Why is VALUES(CONVERT(XML,'...')) much slower than VALUES(#xml)?

Why is VALUES(CONVERT(XML,'...')) much slower than VALUES(#xml)? - sql-server

I would like to create a subquery that produces a list of numbers as a single-column result, something like MindLoggedOut did here but without the #x xml variable, so that it can be appended to a WHERE expression as a pure string (subquery) without sql parameters. The problem is that the replacement of the parameter (or variable) makes the query run 5000 times slower, and I don't understand why. What causes this big difference?
Example:
/* Create a minimalistic xml like <b><a>78</a><a>91</a>...</b> */
DECLARE #p_str VARCHAR(MAX) =
'78 91 01 12 34 56 78 91 01 12 34 56 78 91 01 12 34 56';
DECLARE #p_xml XML = CONVERT(XML,
'<b><a>'+REPLACE(#p_str,' ','</a><a>')+'</a></b>'
);
SELECT a.value('(child::text())[1]','INT')
FROM (VALUES (#p_xml)) AS t(x)
CROSS APPLY x.nodes('//a') AS x(a);
This returns one number per row and is quite fast (20x faster than the string-splitter approaches I was using so far, similar to these.
I measured the 20x speed-up in terms of sql server CPU time, with #p_str containing 3000 numbers.)
Now if I inline the definition of #p_xml into the query:
SELECT a.value('(child::text())[1]','INT')

Raw records:

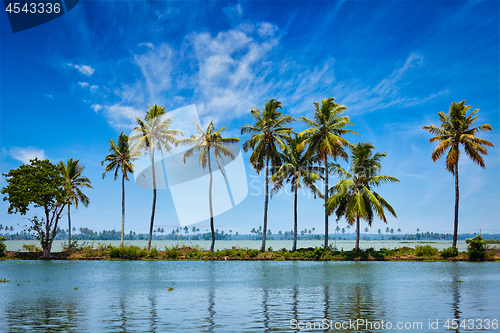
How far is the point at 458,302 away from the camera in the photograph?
15094 mm

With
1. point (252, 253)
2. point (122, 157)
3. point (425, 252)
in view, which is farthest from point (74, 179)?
point (425, 252)

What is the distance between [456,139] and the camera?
4328 cm

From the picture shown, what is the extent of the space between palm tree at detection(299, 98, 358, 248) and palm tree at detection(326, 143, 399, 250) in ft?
5.93

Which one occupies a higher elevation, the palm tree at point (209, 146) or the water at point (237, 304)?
the palm tree at point (209, 146)

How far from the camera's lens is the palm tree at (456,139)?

Goal A:
In the SQL Server thread, how many numbers did #p_str contain when the 20x speed-up was measured?
Goal B:
Reproduce verbatim the stretch of the SQL Server thread from "I would like" through "this big difference?".

Complete response A:
3000 numbers.

Complete response B:
I would like to create a subquery that produces a list of numbers as a single-column result, something like MindLoggedOut did here but without the #x xml variable, so that it can be appended to a WHERE expression as a pure string (subquery) without sql parameters. The problem is that the replacement of the parameter (or variable) makes the query run 5000 times slower, and I don't understand why. What causes this big difference?